Um roteiro bom e um elenco impecável não poderiam ser reconhecidos sem dar méritos à direção de Shyamalan. O cineasta adquire, juntamente com o diretor de fotografia e o diretor de arte, uma visão apurada sobre gibis e caracteriza sua direção por querer transmitir aquela realidade que aparentemente poderia estar acontecendo em qualquer casa de um vizinho nosso ao universo fantástico dos quadrinhos. O que move isso é o mundo de Elijah, que acreditava acima de tudo que aqueles personagens poderiam ser transcrições de pessoas verdadeiras e que, na sua condição frágil de doente, poderia ter alguém forte e praticamente imortal. O capricho em dar toques de histórias em quadrinhos foi além do roteiro e é possível ser observado em diversas tomadas que Shyamalan faz render. Sempre explorando os objetos em cena, usa da simetria deles para criar efeitos maravilhosos e, ao mesmo tempo, peculiares durante a projeção. A liberdade que sua câmera tem de viajar entre os personagens, afastando-os ou aproximando-os do público, transmite também a alteração de sensações e emoções que a cena provoca. Shyamalan mostra que é possível ser sutil na direção e conseguir envolver completamente o público, inclusive, impressionando-o com a seqüência que leva ao desfecho da trama. Não que esta seja tão surpreendente como tivemos em “O Sexto Sentido”, mas reforça toda a simbologia que a trama assume no seu desenrolar e acrescenta mais um ponto importantíssimo para que esta tenha sido um sucesso.

_Trecho dos dados_.
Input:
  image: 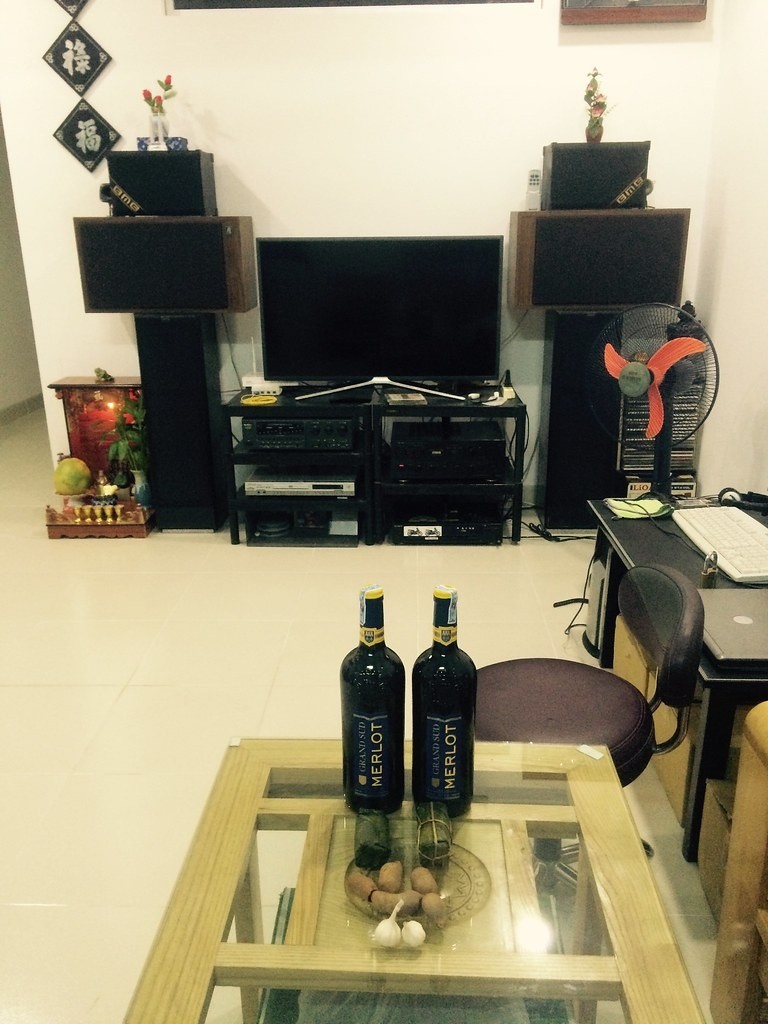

_Partes do exercício_.
a. No texto sobre a direção de Shyamalan, com quem o cineasta adquire uma visão apurada sobre gibis?
b. Dê continuidade ao texto sobre a direção de Shyamalan a partir da última frase.

_Respostas do exercício_.
a. Com o diretor de fotografia e o diretor de arte.

b.
Dispondo de uma trilha sonora simples e espetacular que acaba intensificando a ação dos personagens em cena, angustiando o espectador ou deixando-o vidrado esperando as próximas emoções, “Corpo Fechado” possui lá suas falhas seqüenciais e seus desvios na linearidade da narrativa, deixando-a um pouco mais lenta que o esperado, mas consegue sobressair-se frente a tais errinhos bobos e revela-se realmente mais uma obra impecável de Shyamalan, que deve ser encarada não de ponto de vista sobrenatural, mas sim de um mundo fantástico onde possibilidades irreais são dadas a simples humanos e não exagera nessa relação. Um filme sedutor que todo bom cinéfilo precisa conferir.